• [SHORT EXERCISE] Locate each line in the records that contains the word "large", and copy every such line.

Dataset rows:
"""

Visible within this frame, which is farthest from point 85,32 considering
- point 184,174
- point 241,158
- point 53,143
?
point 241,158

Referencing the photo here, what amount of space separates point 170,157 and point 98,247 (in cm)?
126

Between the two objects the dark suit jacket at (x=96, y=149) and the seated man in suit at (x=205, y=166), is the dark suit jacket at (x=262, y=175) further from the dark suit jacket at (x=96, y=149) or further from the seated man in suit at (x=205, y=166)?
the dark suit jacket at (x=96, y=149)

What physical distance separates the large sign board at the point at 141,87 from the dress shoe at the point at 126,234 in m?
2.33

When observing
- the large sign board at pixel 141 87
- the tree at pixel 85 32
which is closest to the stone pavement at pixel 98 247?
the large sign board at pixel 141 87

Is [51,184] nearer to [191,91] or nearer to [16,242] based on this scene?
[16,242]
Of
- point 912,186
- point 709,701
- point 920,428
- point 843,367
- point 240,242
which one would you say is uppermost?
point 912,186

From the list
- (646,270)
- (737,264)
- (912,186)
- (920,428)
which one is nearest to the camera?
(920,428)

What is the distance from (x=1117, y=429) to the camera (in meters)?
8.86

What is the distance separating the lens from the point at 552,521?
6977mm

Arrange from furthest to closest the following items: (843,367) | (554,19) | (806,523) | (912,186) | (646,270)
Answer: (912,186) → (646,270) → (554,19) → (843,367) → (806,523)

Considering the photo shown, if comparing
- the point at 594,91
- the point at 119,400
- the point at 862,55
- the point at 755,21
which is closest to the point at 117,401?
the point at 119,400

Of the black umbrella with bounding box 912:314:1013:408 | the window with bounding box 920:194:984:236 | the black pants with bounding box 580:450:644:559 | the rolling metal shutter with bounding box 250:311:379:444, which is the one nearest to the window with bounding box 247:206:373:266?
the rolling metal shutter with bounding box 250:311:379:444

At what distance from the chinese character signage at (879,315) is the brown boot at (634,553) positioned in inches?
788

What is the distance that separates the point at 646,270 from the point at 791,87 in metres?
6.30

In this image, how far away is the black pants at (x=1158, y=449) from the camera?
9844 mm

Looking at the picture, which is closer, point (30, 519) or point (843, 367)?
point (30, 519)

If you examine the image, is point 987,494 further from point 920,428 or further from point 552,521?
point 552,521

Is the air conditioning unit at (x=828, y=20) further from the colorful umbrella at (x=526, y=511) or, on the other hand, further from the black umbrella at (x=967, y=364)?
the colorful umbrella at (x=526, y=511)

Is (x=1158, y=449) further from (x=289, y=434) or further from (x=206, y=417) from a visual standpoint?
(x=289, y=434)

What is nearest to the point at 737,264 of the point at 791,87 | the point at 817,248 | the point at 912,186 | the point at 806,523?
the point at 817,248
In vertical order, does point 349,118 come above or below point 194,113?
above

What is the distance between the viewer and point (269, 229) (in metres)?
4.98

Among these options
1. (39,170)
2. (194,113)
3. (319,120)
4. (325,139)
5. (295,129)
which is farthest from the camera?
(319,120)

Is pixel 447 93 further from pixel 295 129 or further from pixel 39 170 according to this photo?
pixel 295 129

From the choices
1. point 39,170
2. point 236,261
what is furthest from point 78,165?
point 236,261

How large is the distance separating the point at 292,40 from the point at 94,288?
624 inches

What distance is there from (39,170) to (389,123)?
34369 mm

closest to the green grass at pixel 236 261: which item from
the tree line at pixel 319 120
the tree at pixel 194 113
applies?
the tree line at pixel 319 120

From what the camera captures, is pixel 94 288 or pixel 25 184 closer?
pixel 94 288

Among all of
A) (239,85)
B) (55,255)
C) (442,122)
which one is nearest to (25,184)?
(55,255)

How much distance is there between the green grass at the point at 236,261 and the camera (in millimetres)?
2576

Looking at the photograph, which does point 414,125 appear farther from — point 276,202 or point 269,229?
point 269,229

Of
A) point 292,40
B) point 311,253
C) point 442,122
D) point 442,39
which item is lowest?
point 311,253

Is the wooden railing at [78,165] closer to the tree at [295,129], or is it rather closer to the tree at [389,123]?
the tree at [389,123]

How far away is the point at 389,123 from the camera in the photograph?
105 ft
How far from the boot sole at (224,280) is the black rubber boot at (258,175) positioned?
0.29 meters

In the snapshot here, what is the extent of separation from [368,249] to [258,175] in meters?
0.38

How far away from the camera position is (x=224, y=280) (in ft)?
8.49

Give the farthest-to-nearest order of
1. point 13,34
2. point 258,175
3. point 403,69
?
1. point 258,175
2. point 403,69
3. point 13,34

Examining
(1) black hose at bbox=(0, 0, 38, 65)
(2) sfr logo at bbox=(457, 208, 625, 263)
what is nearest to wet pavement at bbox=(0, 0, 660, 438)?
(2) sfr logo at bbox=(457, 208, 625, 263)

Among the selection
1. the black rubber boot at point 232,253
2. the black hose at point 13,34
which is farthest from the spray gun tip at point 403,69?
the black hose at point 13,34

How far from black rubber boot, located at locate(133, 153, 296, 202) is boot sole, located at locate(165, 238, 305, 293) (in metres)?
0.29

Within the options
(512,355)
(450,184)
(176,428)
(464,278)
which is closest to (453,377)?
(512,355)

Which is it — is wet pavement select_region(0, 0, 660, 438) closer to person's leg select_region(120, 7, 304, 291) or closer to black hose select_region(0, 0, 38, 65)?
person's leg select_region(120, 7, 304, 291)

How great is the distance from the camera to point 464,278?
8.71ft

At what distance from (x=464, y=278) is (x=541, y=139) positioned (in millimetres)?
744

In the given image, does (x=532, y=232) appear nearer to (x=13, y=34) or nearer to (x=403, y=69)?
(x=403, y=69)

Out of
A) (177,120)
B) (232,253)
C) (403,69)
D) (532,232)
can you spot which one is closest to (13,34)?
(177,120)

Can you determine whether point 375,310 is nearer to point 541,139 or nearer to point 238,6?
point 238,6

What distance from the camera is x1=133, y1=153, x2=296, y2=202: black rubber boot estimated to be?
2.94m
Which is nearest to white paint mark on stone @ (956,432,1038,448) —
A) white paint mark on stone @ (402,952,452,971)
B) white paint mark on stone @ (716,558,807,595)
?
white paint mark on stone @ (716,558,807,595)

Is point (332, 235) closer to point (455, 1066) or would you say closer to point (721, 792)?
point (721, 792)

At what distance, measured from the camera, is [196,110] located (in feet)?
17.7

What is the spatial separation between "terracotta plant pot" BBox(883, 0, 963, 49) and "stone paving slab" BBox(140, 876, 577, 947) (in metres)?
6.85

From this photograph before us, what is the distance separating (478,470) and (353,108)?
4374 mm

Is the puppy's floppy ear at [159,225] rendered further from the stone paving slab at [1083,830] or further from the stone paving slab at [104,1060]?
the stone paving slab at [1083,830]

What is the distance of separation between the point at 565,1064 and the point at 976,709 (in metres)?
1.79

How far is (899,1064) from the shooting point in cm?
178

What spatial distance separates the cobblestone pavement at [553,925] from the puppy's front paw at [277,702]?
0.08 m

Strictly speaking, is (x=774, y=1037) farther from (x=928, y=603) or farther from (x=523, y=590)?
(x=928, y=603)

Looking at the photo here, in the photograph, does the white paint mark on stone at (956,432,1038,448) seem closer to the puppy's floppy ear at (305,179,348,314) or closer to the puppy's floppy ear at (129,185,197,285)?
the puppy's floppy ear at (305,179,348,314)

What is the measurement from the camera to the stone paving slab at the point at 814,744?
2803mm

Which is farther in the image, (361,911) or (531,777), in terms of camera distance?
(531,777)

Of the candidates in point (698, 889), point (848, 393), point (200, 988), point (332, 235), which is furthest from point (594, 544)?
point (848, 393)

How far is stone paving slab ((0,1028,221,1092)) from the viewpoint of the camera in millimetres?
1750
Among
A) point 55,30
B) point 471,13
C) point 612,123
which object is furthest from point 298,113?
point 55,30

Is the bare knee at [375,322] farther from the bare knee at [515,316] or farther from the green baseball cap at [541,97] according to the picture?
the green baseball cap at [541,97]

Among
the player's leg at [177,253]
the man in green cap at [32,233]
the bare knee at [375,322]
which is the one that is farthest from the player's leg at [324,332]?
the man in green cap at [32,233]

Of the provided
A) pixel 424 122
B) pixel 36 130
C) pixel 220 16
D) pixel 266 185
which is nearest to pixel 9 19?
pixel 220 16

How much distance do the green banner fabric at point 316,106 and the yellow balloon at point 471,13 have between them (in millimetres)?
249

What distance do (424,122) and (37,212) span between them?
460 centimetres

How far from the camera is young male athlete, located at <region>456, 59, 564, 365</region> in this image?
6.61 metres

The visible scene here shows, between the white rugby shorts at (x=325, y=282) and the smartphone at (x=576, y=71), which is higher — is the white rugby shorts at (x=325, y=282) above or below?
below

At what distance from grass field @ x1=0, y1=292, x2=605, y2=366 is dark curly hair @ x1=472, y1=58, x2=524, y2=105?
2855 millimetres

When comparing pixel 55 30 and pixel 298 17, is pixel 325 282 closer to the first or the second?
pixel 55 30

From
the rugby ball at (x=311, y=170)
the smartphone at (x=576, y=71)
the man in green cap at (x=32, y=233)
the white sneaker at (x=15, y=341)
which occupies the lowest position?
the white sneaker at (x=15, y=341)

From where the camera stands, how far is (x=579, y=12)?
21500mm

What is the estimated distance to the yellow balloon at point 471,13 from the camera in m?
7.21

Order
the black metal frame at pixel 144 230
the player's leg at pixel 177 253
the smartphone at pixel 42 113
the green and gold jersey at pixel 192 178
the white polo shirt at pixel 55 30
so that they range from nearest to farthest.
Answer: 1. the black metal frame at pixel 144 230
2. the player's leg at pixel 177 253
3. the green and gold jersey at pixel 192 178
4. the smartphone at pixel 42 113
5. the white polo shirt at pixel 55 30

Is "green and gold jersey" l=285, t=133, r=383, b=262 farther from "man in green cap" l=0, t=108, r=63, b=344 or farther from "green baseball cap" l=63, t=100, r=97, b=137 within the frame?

"""

• [ANSWER TO THE PROBLEM]
What physical distance separates the large sign board at the point at 141,87 from the dress shoe at the point at 126,234 in m?
- the large sign board at pixel 141 87
the large sign board at pixel 141 87
How large is the distance separating the point at 292,40 from the point at 94,288?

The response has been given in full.